**Directions**
Rewrite the data from the line containing "Is the point" through the end, replacing "camera" with "viewer" and leaving everything else unchanged.

**Data for this exercise**
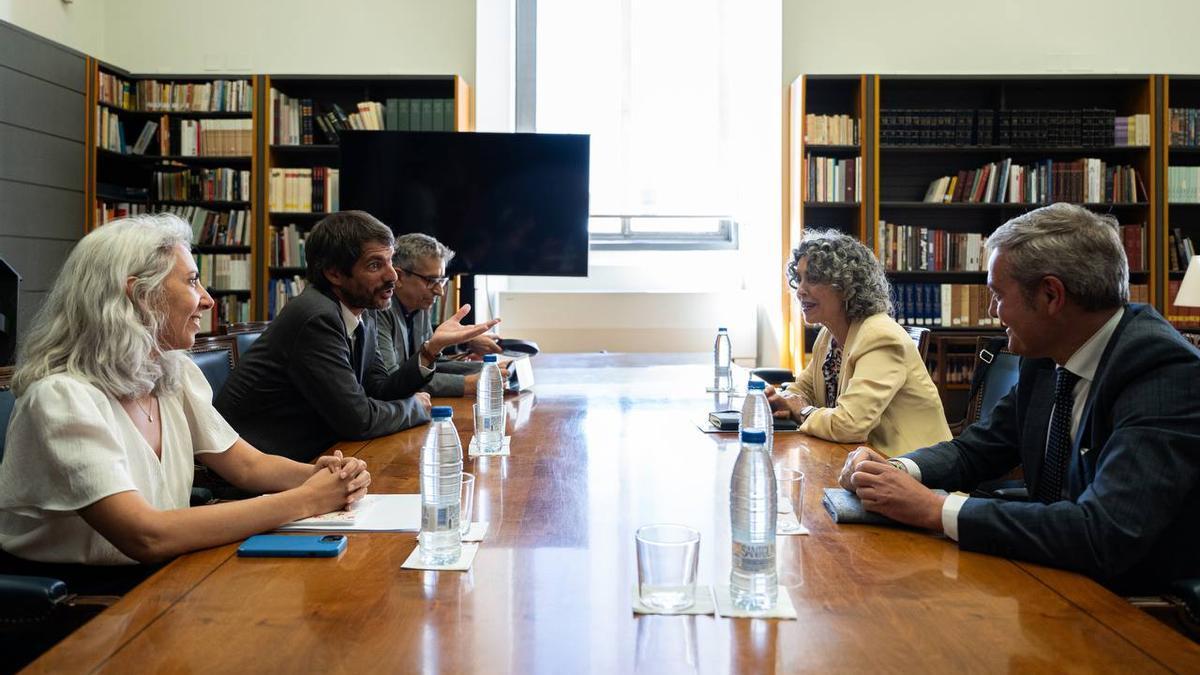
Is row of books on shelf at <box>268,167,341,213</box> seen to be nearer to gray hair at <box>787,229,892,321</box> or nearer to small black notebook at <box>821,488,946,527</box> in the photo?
gray hair at <box>787,229,892,321</box>

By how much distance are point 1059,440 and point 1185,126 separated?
5.15 m

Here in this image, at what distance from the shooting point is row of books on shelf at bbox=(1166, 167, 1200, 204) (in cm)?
567

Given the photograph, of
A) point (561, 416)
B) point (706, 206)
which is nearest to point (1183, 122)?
point (706, 206)

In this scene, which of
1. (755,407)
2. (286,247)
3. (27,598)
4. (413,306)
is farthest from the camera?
(286,247)

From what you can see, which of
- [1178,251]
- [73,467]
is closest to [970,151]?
[1178,251]

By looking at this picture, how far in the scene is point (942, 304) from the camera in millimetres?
5809

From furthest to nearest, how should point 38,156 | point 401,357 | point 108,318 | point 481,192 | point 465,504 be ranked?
1. point 38,156
2. point 481,192
3. point 401,357
4. point 108,318
5. point 465,504

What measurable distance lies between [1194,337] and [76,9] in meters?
7.16

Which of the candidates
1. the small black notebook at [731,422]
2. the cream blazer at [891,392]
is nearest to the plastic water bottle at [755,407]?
the small black notebook at [731,422]

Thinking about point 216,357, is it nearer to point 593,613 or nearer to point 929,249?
point 593,613

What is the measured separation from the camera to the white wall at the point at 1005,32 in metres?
6.06

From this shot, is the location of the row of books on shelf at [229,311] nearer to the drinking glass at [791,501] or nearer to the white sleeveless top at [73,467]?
the white sleeveless top at [73,467]

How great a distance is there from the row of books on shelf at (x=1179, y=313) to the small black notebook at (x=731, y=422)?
4.36m

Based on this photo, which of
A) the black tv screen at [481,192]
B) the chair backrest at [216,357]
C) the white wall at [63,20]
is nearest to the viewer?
the chair backrest at [216,357]
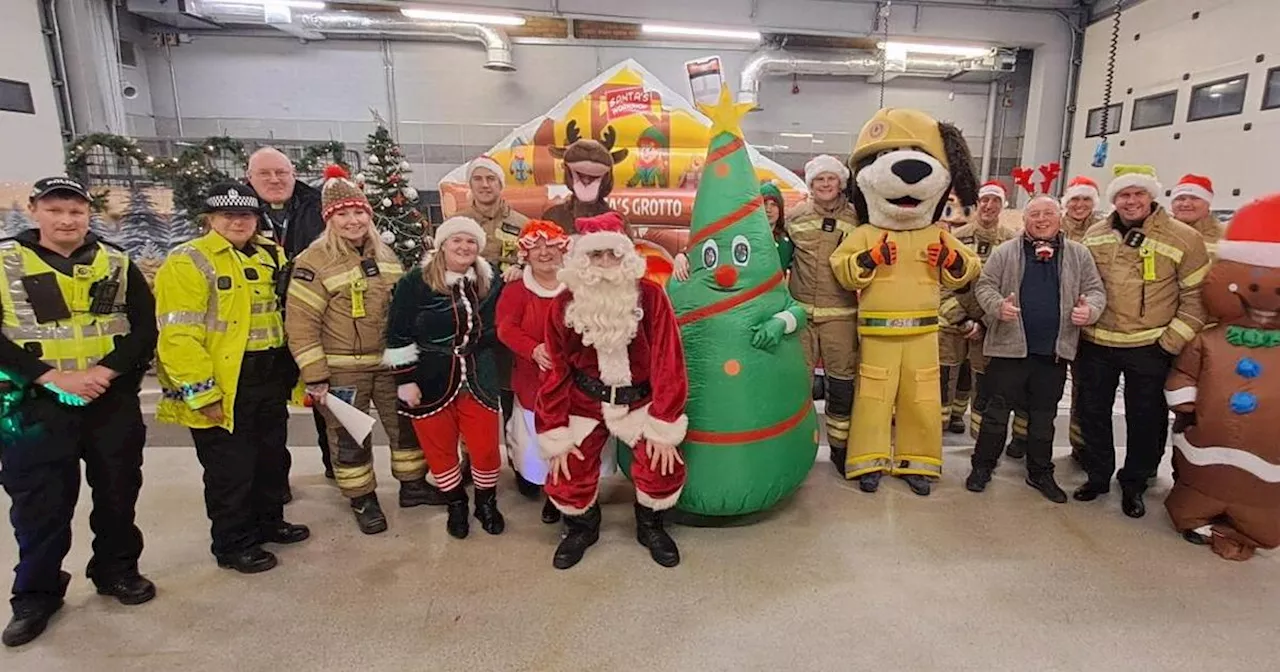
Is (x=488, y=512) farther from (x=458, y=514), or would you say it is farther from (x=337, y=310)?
(x=337, y=310)

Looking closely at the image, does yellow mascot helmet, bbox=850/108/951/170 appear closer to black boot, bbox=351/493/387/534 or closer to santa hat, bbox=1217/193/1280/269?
santa hat, bbox=1217/193/1280/269

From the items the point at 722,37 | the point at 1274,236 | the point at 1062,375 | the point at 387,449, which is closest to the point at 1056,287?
the point at 1062,375

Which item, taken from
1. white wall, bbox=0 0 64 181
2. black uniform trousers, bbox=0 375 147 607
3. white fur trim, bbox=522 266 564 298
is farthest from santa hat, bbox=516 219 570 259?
white wall, bbox=0 0 64 181

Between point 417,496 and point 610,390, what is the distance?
123cm

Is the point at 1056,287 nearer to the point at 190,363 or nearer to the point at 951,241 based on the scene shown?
the point at 951,241

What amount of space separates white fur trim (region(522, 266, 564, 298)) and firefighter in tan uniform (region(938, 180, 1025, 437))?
195cm

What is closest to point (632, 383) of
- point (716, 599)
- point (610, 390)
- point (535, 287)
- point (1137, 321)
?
point (610, 390)

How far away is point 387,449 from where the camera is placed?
12.1 ft

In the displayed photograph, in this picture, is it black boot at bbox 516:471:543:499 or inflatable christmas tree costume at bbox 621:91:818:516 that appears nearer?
inflatable christmas tree costume at bbox 621:91:818:516

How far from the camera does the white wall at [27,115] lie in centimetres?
630

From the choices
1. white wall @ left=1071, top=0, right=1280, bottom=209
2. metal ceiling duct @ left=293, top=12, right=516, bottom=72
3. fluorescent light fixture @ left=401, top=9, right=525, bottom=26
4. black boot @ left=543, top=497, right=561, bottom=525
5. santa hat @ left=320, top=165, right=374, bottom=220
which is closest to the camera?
santa hat @ left=320, top=165, right=374, bottom=220

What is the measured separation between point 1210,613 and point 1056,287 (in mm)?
1298

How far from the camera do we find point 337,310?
2.52 meters

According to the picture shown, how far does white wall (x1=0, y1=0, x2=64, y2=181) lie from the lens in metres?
6.30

**Written answer**
Is the point at 1056,287 nearer to the point at 190,363 or nearer to the point at 951,241 based on the scene shown?
the point at 951,241

What amount of space separates white fur trim (region(522, 266, 564, 298)) and firefighter in tan uniform (region(938, 180, 1025, 437))?
195cm

What is closest to point (632, 383) of
- point (716, 599)
- point (610, 390)
- point (535, 287)
- point (1137, 321)
?
point (610, 390)

How far away is point 387,449 from where the viewer is placed?
12.1 ft

In the displayed photograph, in this picture, is it black boot at bbox 516:471:543:499 or inflatable christmas tree costume at bbox 621:91:818:516 that appears nearer?
inflatable christmas tree costume at bbox 621:91:818:516

How far from the viewer does the white wall at [27,115] lie in centimetres?
630

From the choices
1. white wall @ left=1071, top=0, right=1280, bottom=209
2. metal ceiling duct @ left=293, top=12, right=516, bottom=72
3. fluorescent light fixture @ left=401, top=9, right=525, bottom=26
4. black boot @ left=543, top=497, right=561, bottom=525
5. santa hat @ left=320, top=165, right=374, bottom=220
which is closest to the viewer?
santa hat @ left=320, top=165, right=374, bottom=220

What is the measured separation between point 1210,613 and point 1056,287 (in mm)?
1298

How far from the viewer do we find point 337,310?
2.52 meters

According to the picture shown, how far does white wall (x1=0, y1=0, x2=64, y2=181) lie from the lens in metres?
6.30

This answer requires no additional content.